### Aim of the task
The full set of entries below must be returned exactly as shown.

### Data shown
- - - - -

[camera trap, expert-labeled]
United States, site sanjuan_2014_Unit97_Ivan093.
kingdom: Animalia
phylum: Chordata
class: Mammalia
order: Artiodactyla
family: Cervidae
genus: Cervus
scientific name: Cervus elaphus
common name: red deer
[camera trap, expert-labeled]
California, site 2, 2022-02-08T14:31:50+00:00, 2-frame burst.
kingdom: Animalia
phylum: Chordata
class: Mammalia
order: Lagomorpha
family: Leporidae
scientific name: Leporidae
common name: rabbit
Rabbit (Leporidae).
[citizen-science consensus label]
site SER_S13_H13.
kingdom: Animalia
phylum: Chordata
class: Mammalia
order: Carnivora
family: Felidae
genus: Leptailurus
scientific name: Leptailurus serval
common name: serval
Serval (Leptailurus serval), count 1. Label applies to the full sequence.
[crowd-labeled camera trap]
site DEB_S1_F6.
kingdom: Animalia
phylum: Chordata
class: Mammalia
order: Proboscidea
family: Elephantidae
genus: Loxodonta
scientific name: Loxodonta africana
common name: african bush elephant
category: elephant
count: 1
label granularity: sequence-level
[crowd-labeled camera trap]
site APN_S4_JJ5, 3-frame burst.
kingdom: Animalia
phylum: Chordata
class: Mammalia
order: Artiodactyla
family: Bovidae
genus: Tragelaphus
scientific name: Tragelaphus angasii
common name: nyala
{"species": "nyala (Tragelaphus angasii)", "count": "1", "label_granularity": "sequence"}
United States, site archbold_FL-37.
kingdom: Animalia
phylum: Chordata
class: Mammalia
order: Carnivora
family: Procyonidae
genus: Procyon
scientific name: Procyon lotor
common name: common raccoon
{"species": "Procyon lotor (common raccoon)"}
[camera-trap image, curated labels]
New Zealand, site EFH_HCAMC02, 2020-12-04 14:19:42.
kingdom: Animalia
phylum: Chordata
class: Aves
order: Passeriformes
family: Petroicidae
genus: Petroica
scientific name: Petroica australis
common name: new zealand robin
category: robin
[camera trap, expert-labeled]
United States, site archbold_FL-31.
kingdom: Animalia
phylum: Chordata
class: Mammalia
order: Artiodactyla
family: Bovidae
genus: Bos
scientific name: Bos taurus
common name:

- - - - -

### Task answer
[camera trap, expert-labeled]
United States, site sanjuan_2014_Unit97_Ivan093.
kingdom: Animalia
phylum: Chordata
class: Mammalia
order: Artiodactyla
family: Cervidae
genus: Cervus
scientific name: Cervus elaphus
common name: red deer
[camera trap, expert-labeled]
California, site 2, 2022-02-08T14:31:50+00:00, 2-frame burst.
kingdom: Animalia
phylum: Chordata
class: Mammalia
order: Lagomorpha
family: Leporidae
scientific name: Leporidae
common name: rabbit
Rabbit (Leporidae).
[citizen-science consensus label]
site SER_S13_H13.
kingdom: Animalia
phylum: Chordata
class: Mammalia
order: Carnivora
family: Felidae
genus: Leptailurus
scientific name: Leptailurus serval
common name: serval
Serval (Leptailurus serval), count 1. Label applies to the full sequence.
[crowd-labeled camera trap]
site DEB_S1_F6.
kingdom: Animalia
phylum: Chordata
class: Mammalia
order: Proboscidea
family: Elephantidae
genus: Loxodonta
scientific name: Loxodonta africana
common name: african bush elephant
category: elephant
count: 1
label granularity: sequence-level
[crowd-labeled camera trap]
site APN_S4_JJ5, 3-frame burst.
kingdom: Animalia
phylum: Chordata
class: Mammalia
order: Artiodactyla
family: Bovidae
genus: Tragelaphus
scientific name: Tragelaphus angasii
common name: nyala
{"species": "nyala (Tragelaphus angasii)", "count": "1", "label_granularity": "sequence"}
United States, site archbold_FL-37.
kingdom: Animalia
phylum: Chordata
class: Mammalia
order: Carnivora
family: Procyonidae
genus: Procyon
scientific name: Procyon lotor
common name: common raccoon
{"species": "Procyon lotor (common raccoon)"}
[camera-trap image, curated labels]
New Zealand, site EFH_HCAMC02, 2020-12-04 14:19:42.
kingdom: Animalia
phylum: Chordata
class: Aves
order: Passeriformes
family: Petroicidae
genus: Petroica
scientific name: Petroica australis
common name: new zealand robin
category: robin
[camera trap, expert-labeled]
United States, site archbold_FL-31.
kingdom: Animalia
phylum: Chordata
class: Mammalia
order: Artiodactyla
family: Bovidae
genus: Bos
scientific name: Bos taurus
common name:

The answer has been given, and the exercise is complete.